_Reading text_
-=-=-
Showing posts with label random. Show all posts
Showing posts with label random. Show all posts

Friday, October 14, 2011

"Grieving"

AUGH.

OK. Look. Most of the time I just roll my eyes at the psychology-isms that creep into Christian vocabulary, but I heard someone yesterday talking about "grieving the end of your twenties" and I just about lost it. Utter, utter crap.

Monday, April 4, 2011

Lent, Day I am a terrible blogger!

Seriously, how Type A do you have to be to blog EVERY. SINGLE. DAY? Apparently a whole lot more Type A than I am. Tomorrow I'll start posting the next academic thingo, on the inerrancy debate. It's another one for a class, so I'll break it up into pieces again.

I got the sweetest letter in the mail from one of my Aussie besties last weekend, which was so great. It's really made me grateful for the fact that the Lord gave me a whole pack of fabulous friends in Oz when I went down there the first time just to visit one person. An incalculable blessing, really. I can't wait to be able to go back -- wish I could go every year but every two seems like a pretty good balance, since, so far, in the "between" years, I have Aussie guests staying at Chez Laura! Anyway, the letter was a whopper, long and chatty and newsy, with photos enclosed and a lovely piece of bona fide 3-year-old artwork. Aren't you jealous? Everyone wants cool letters from their overseas friends!

It was a bit of a crap weekend, to be honest -- or at least a slightly roller-coaster weekend: fun times with friends intermingled with a lot of OUCH. Plus, I spent almost four hours sitting in a coffee shop on Saturday getting absolutely nothing accomplished on the aforementioned paper. Ooh, but! Highlight! There's a newish restaurant in Louisville called Hammerheads, and anyone nearby needs to go ASAP. It's ridiculously good. Amazing. It's a total dive -- low ceilings, crusty old tables and chairs, zero ambiance -- with the most delicious food, focused on smoked meat, in a kind of gastropub way. Major yum.

In other news, I'm super excited to be reading through Russ Moore's new book, Tempted and Tried (read excerpts here and here), with a good friend. We're getting together to talk about it this week and I am stoked about it. Dr. Moore is the VP of Southern Seminary, as well as being one of the sharpest, most relatable, most theologically incisive dudes alive and writing at the moment. If you don't subscribe to his weekly podcast, The Cross and the Jukebox, you are missing out. Tempted and Tried looks to be a ripping read as well as a major encouragement.
-=-=-
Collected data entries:
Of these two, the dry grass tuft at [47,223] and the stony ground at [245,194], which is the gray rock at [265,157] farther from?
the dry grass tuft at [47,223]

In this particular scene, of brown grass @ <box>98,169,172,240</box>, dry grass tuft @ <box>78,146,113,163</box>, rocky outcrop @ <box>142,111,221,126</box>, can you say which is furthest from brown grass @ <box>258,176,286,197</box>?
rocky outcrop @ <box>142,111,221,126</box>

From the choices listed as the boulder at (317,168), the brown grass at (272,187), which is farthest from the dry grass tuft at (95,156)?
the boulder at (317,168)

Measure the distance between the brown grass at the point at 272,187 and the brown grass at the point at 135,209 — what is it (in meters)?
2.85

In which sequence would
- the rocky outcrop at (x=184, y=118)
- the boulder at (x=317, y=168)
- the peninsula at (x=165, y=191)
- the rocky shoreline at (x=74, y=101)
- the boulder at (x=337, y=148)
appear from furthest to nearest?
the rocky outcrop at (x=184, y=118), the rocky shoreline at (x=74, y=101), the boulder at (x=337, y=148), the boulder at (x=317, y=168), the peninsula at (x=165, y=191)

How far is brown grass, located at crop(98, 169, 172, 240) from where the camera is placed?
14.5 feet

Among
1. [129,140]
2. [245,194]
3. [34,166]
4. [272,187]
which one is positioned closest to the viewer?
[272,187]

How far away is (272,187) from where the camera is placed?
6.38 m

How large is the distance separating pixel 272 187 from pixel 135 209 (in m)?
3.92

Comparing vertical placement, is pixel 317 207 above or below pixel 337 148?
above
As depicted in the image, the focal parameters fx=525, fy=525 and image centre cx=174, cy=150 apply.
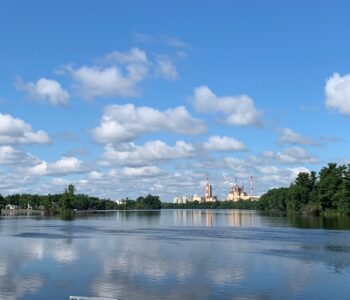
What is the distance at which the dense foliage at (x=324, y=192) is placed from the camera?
449ft

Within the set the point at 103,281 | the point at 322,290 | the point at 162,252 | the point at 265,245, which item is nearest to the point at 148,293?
the point at 103,281

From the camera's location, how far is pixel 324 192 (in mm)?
146750

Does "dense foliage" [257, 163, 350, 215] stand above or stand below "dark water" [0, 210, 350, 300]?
above

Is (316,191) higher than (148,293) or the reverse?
higher

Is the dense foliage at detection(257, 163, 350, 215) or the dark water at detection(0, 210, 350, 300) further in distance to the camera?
the dense foliage at detection(257, 163, 350, 215)

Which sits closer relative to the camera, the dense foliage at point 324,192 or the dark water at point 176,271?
the dark water at point 176,271

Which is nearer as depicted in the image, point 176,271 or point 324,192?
point 176,271

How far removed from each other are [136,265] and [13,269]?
28.2 feet

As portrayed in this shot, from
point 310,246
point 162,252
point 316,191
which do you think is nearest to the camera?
point 162,252

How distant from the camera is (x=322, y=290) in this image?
2947 cm

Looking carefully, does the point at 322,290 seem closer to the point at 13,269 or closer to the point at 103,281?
the point at 103,281

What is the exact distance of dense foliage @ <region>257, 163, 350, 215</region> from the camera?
13688 cm

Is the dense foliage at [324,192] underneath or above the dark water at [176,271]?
above

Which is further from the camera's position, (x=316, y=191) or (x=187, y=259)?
(x=316, y=191)
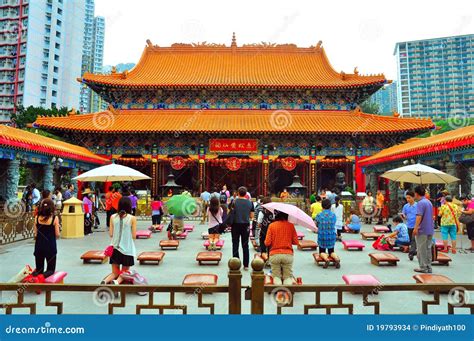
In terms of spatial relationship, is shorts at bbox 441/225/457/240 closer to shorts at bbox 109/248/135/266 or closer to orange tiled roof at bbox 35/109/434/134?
shorts at bbox 109/248/135/266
-=-=-
_Activity_
Please copy the blog posts above word for word, everything from "Lent, Day I" down to "into pieces again.".

_Written response_
Lent, Day I am a terrible blogger!

Seriously, how Type A do you have to be to blog EVERY. SINGLE. DAY? Apparently a whole lot more Type A than I am. Tomorrow I'll start posting the next academic thingo, on the inerrancy debate. It's another one for a class, so I'll break it up into pieces again.